Another Couple of Strange Schedule “B” Clauses

They keep coming up. People just don’t understand the law or are too cheap to retain a lawyer to draft up clauses for their Brokerage.

Deposit

“In the event no deposit is received by the Listing Brokerage’s office by the next business day following the date of acceptance of this Agreement of Purchase and Sale, the Seller shall have the option to exercise his right to unilaterally declare this Agreement of Purchase and Sale null and void, at which time the Seller shall be at liberty to accept a new offer, in the absence of a Mutual Release executed by the Buyer.”

Waiver

“In the event no waiver(s) signed by the Buyer arrived at the Listing Brokerage’s office within the time limit for each and every condition provided herein, as evidenced by the Seller’s or his agent’s acknowledgement otherwise, the Seller shall exercise his right by virtue of the condition, to unilaterally declare this Agreement of Purchase and Sale null and void, at which time the Seller shall be at liberty to accept a new offer, in the absence of a Mutual Release executed by the Buyer.”

Comment

The Deposit Clause

This clause adds confusion. The rights of both parties were clear under the OREA’s  contract, but now they have just become “fuzzy”. Does the Seller have to wait an extra day? Does the Seller have to wait an extra “business day”? And why would you want to have the right to declare the APS “null and void”? The Seller was entitled immediately to accept a second Offer, They were also entitled to sue for the deposit on the first deal.
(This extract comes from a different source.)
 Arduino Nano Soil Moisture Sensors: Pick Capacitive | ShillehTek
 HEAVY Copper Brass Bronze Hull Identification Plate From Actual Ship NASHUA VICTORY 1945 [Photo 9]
However, that’s no longer the case. And, to think that the Listing Brokerage added this to “protect” their own Clients. I think this is just plain negligence on their part.

The Waiver Clause

Obviously, they have never heard of a Condition Subsequent or a True Condition Precedent because this clause applies to them as well. Also, Waivers and Notices of Fulfillment both work for regular Conditions Precedent, but this clause only covers waivers. And, the Seller and/or the Seller’s agent have to acknowledge them. What if they don’t? What if their internet is down or they just don’t even bother to send out an Acknowledgement? Again, the failure to deliver on the part of the Buyer may not have been in “good faith” meaning the Seller has legal rights! Why would the Listing Brokerage want to take them away? It seems like the Listing Brokerage is totally unaware of their own Client’s legal rights! Again, negligence drafting this up in my opinion.